Machine learning improves tandem MS
Purdue researchers apply machine learning concepts to create a new mass spec method
WEST LAFAYETTE, Ind.—Researchers at Purdue University recently created a new method of applying machine learning concepts to the tandem mass spectrometry process, with the intent of improving the flow of information for new drug development. Their work has been published in Chemical Science.
DDN spoke with Gaurav Chopra, an assistant professor of analytical and physical chemistry in Purdue’s College of Science, and Hilkka Kenttämaa, the Frank Brown Distinguished Professor of Analytical Chemistry and Organic Chemistry at Purdue, to find out more about how this new method will benefit researchers involved in drug discovery.
“Mass spectrometry is essential for the drug discovery process,” say Kenttämaa and Chopra. “Tandem mass spectrometry involves two or more ion separation and analysis steps instead of just one, which makes it a very powerful analytical method and especially suitable for the characterization of complex mixtures containing unknown compounds. This can be used in several drug discovery processes to identify drug metabolites, reaction products, impurities, etc.”
“The specific tandem mass spectrometer method we used here is based on ion-molecule reactions. One can first protonate all analytes in a mixture inside the tandem mass spectrometer, then select just one protonated analyte in the first ion separation step by ejecting all other ions from the instrument, then allow the selected ion to undergo diagnostic reactions with a neutral reagent, and finally analyze all the product ions by using the second ion analysis step,” they continue. “This is a very powerful technique that is combined with machine learning for data interpretation, analysis and automation.
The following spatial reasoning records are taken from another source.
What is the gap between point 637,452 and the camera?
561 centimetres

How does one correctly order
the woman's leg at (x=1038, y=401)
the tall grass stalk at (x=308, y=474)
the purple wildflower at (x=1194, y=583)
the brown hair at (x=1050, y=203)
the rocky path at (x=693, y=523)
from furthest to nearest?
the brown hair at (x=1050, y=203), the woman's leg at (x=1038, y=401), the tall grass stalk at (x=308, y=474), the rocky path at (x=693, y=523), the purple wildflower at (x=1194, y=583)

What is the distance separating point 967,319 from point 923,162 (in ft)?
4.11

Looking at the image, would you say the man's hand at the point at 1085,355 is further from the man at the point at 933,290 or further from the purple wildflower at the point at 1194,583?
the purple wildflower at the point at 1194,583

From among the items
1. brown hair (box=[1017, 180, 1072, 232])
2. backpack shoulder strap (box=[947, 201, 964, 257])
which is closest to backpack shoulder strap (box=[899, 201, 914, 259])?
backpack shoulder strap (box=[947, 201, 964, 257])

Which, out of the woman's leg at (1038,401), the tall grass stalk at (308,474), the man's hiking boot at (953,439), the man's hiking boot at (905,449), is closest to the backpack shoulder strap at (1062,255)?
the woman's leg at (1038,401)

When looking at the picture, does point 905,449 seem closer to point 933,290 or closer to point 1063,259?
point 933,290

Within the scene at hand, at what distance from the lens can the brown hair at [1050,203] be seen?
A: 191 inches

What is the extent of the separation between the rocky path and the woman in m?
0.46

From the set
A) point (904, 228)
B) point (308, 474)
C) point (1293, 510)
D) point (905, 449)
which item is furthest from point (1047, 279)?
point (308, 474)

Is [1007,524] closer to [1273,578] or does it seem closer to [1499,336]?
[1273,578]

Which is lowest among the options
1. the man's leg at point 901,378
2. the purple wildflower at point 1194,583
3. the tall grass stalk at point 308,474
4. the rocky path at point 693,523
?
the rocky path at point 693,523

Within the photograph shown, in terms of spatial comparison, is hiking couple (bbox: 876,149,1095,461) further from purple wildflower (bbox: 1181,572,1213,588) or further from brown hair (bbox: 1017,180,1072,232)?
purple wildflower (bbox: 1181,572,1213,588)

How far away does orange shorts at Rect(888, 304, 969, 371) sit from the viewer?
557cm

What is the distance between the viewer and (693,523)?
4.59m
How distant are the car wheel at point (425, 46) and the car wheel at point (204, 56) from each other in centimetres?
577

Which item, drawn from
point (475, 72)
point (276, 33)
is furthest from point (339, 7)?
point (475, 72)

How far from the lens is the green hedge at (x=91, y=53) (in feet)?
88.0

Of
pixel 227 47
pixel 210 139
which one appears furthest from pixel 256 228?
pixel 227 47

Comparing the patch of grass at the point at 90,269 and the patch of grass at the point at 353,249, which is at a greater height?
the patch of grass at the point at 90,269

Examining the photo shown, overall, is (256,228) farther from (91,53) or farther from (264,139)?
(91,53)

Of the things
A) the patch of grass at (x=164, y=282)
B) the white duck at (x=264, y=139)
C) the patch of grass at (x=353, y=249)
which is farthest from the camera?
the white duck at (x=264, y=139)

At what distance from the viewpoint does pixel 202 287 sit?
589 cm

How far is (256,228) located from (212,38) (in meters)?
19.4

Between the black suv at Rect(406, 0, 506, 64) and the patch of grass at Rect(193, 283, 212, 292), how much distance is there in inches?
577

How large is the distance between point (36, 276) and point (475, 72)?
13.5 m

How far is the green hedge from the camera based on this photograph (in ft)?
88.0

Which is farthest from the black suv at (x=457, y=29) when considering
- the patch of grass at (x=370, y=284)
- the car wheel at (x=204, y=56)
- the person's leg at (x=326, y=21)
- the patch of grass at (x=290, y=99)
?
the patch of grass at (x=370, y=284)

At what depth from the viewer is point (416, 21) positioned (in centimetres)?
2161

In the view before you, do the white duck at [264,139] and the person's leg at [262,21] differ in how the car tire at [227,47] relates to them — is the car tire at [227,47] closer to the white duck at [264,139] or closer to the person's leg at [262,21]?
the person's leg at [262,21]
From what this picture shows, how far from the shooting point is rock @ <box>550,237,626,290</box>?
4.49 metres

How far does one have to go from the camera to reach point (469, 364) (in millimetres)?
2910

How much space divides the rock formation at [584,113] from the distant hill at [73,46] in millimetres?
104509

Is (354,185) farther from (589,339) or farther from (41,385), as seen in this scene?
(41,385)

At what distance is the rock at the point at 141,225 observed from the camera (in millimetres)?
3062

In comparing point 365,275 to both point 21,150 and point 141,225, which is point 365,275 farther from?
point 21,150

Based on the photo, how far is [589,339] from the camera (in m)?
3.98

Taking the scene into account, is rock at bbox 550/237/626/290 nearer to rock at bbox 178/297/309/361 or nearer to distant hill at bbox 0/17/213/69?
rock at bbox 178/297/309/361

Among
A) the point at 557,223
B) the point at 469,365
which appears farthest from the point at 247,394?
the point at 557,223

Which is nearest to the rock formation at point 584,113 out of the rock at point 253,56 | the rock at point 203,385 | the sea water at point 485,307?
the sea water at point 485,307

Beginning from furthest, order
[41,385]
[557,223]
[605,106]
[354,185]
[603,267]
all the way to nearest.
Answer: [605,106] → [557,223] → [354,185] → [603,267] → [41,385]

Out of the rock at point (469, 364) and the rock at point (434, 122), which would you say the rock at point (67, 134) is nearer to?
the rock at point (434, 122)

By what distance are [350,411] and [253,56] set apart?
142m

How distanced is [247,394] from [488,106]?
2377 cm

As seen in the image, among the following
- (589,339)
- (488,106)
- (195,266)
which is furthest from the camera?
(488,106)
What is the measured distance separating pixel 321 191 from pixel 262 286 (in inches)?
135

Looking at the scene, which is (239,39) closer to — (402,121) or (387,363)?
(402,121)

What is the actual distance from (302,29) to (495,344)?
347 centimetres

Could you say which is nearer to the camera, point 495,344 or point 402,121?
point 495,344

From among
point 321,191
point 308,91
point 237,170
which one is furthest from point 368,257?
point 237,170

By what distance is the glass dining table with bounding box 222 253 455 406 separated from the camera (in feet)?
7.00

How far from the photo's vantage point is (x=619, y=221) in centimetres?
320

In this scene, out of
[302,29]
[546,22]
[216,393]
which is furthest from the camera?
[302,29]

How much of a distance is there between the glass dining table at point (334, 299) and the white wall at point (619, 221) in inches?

“Analysis of the results obtained in the experiments described above is very tedious, as one often uses many different neutral reagents and analyzes many different protonated analytes that display different reactivities toward the neutral reagents. Machine learning methods with bootstrapping will make data analysis very fast and much more reliable without specific human biases.”
Chopra stated that there are two major problems in the field of machine learning used for chemical sciences: the methods used don’t provide chemical understanding of the decisions that are made by the algorithm, and new methods aren’t typically used for blind experimental tests to see if the proposed models are accurate for use in a chemical laboratory.
“We have addressed both of these items for a methodology that is isomer-selective and extremely useful in chemical sciences to characterize complex mixtures, identify chemical reactions and drug metabolites, and in fields such as proteomics and metabolomics,” he noted.
The researchers constructed statistically robust machine learning models to work with less training data. The model looks at a common neutral reagent, called 2-methoxypropene (MOP), and predicts how compounds will interact with MOP in a tandem mass spectrometer in order to obtain structural information for the compounds.
“This is the first time that machine learning has been coupled with diagnostic gas-phase ion-molecule reactions, and it is a very powerful combination, leading the way to completely automated mass spectrometric identification of organic compounds,” Kenttämaa reported. “We are now introducing many new reagents into this method.”
The Purdue team has also introduced chemical reactivity flowcharts to facilitate chemical interpretation of the decisions made by the machine learning method, which will be useful for understanding and interpreting the mass spectra for structural information.
“Chemical reactivity flowcharts are a representation of how the machine learning methods are making decisions. Specifically, identification of different parts of the structure is evaluated to see if the reactions have occurred. The identification of parts of the structure (or features) for a specific chemical reaction is done automatically by machine learning models,” Chopra and Kenttämaa explain. “Eventually, combining these features with specificity of the reactions occurring with each neutral analyte will automate the process towards the choice and specific order of reagents to be used to do the reactions.”
“The combination of tandem mass spectrometry and machine learning will enable us to completely automate the experiments with no human involvement,” they add. “Furthermore, machine learning will reveal how new types of analytes will react with specific reagents and what sort of new reagents might prove to be useful, thereby revealing new chemistry in the process.”
“Researchers will [now] be able to rapidly, reliably and automatically characterize structures of unknown compounds in complex mixtures. Eventually this will become easy and fast to address, where the models learn from their own mistakes iteratively and develop models on the fly in a reinforcement learning manner, thereby saving human effort not to chase dead-end leads. We believe that [combining] powerful machine learning methods with a powerful tandem mass spectrometry technique will solve very difficult problems faced in a wide variety of fields,” conclude Kenttämaa and Chopra.